[Questions about scene geometry]
################

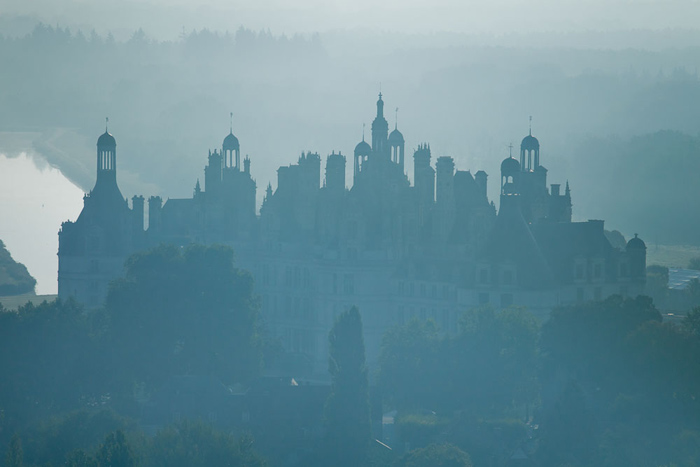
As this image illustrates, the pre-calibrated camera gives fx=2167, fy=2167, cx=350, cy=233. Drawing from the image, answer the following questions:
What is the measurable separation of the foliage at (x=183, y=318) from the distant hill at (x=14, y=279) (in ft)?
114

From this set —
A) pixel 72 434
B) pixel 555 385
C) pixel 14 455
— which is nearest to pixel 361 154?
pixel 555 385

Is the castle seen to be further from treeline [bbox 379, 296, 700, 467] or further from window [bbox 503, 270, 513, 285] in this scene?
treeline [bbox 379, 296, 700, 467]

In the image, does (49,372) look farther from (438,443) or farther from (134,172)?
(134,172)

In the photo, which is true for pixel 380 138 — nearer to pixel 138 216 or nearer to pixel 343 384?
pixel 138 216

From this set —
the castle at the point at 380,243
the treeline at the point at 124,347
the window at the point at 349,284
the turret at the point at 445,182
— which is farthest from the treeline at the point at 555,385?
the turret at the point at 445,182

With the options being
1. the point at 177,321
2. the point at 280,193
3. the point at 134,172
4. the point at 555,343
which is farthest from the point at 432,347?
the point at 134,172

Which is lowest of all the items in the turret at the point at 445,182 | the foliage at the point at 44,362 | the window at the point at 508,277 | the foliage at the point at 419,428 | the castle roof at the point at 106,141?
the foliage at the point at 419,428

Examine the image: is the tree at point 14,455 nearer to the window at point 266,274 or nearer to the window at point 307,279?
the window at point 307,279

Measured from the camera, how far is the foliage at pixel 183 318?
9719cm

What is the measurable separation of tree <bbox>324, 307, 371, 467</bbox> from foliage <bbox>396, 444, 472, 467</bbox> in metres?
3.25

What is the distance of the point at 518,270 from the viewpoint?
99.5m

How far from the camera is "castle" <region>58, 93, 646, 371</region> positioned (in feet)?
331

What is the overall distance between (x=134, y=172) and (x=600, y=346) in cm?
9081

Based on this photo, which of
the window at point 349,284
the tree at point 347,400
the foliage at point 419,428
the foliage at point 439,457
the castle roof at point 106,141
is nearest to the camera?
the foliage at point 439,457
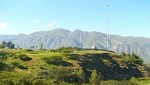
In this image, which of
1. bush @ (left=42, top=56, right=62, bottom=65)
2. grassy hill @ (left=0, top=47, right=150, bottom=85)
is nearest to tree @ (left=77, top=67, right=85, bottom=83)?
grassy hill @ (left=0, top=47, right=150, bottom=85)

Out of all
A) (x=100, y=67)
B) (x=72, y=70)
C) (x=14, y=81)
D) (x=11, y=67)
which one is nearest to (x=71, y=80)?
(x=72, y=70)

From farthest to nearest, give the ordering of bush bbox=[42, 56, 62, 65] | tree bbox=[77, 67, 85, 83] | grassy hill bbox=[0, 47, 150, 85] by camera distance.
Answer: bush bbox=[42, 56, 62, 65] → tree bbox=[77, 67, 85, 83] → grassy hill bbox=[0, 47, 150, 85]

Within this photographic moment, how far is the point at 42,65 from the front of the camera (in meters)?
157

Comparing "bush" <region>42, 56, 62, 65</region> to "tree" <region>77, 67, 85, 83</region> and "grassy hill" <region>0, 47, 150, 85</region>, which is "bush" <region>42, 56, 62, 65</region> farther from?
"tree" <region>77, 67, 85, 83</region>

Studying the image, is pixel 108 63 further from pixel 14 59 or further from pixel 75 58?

################

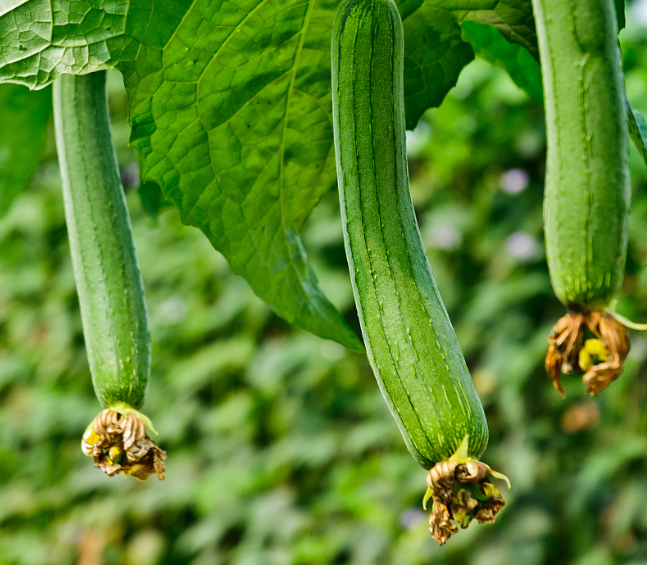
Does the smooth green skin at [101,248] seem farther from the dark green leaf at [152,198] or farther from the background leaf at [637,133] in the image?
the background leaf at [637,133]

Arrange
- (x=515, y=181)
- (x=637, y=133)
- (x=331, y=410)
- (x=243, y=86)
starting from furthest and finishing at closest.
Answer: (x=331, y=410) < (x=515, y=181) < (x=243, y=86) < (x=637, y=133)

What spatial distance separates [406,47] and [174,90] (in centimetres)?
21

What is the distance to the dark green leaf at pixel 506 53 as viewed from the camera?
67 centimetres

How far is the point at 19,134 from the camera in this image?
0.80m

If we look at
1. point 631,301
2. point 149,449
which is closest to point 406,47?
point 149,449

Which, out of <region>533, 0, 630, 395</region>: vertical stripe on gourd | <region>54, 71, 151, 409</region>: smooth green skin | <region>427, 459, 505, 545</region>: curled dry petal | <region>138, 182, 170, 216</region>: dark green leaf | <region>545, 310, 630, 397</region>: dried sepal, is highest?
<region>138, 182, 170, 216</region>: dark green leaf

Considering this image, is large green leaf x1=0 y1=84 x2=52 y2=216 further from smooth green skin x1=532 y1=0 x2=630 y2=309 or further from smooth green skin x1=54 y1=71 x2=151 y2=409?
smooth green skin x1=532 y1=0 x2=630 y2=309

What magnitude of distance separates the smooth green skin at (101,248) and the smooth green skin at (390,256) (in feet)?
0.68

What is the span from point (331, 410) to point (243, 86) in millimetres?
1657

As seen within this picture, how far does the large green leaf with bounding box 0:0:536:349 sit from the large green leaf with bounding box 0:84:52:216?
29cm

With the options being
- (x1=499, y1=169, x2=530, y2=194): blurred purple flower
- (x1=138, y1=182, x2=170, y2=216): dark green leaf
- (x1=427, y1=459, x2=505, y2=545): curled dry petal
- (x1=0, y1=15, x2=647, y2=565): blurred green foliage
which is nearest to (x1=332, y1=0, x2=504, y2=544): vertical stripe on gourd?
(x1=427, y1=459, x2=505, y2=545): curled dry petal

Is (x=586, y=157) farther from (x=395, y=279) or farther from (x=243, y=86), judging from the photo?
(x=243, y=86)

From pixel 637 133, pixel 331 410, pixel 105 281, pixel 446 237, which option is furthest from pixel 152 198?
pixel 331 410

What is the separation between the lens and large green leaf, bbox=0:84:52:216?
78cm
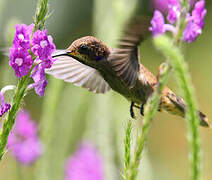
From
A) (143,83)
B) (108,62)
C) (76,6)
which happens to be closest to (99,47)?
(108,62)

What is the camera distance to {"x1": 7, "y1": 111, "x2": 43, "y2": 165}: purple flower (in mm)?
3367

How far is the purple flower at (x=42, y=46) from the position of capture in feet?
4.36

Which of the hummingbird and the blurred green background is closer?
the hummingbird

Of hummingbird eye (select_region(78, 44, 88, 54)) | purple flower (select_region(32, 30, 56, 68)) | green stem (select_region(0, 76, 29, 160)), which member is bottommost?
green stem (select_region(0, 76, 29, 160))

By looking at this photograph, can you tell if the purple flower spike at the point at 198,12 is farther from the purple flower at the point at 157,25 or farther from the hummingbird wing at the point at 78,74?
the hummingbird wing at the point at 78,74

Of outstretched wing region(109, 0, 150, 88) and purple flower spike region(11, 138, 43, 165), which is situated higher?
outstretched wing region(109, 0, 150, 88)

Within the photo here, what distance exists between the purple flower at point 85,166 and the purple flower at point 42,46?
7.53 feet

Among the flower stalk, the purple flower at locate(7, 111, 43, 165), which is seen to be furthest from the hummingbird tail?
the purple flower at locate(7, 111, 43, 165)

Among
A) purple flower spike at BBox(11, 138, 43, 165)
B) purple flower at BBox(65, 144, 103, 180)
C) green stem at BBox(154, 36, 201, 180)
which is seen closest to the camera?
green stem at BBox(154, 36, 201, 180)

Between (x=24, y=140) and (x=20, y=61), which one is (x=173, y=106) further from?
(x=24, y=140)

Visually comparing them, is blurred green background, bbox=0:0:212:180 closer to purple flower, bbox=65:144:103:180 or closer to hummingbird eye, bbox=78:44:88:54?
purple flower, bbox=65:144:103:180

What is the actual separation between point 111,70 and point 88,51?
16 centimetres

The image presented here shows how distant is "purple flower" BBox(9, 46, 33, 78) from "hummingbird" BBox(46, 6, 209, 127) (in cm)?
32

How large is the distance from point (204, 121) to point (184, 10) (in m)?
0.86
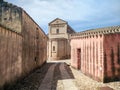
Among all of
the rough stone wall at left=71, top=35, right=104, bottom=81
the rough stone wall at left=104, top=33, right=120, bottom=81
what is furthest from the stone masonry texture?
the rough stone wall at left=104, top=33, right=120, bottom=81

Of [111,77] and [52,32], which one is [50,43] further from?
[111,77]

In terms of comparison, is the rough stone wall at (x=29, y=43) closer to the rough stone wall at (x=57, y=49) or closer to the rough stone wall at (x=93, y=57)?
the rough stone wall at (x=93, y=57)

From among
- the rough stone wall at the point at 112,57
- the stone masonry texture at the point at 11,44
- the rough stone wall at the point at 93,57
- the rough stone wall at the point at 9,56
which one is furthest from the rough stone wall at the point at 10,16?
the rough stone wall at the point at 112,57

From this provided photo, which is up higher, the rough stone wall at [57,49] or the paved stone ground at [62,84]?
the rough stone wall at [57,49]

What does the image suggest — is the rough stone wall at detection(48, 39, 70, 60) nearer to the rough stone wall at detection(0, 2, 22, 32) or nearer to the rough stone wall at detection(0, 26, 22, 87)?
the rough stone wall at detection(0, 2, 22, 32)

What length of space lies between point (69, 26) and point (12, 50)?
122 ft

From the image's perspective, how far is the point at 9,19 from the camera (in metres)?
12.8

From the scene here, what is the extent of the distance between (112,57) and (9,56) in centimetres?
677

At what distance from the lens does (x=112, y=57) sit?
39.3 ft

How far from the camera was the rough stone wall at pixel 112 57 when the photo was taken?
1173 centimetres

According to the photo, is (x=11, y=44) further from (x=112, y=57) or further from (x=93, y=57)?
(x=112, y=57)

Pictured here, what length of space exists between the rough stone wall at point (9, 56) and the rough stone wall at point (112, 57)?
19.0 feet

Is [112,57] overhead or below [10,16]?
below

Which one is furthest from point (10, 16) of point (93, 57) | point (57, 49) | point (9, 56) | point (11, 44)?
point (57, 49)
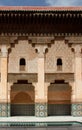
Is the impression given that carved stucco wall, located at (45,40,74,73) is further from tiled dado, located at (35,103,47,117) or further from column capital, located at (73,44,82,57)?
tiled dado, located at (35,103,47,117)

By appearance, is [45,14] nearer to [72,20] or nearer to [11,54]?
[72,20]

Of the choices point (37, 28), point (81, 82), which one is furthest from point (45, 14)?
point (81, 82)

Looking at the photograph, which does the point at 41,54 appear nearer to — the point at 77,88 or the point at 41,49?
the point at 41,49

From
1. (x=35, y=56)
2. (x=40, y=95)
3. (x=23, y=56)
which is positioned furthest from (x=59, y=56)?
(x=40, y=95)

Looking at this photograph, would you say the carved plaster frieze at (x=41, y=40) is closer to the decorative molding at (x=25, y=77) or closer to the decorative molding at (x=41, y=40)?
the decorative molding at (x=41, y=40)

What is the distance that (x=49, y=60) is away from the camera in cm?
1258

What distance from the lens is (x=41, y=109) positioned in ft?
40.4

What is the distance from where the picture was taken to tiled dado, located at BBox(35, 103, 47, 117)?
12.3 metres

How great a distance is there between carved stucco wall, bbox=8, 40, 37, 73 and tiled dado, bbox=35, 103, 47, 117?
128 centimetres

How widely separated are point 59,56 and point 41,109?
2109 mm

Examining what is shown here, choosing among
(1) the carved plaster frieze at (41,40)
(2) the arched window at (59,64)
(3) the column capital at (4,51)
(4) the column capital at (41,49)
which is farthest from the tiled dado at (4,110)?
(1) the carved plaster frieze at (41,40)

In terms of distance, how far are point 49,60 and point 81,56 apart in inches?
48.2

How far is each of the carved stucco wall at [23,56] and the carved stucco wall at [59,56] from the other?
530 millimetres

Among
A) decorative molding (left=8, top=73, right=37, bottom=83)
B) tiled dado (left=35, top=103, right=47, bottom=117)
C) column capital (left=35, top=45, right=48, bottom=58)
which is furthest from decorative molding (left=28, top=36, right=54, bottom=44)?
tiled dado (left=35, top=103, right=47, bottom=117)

################

**WRITTEN TASK:**
Tally the lines above that contain the word "capital". Reply with the number alone.

**REPLY TO THE EXERCISE:**
4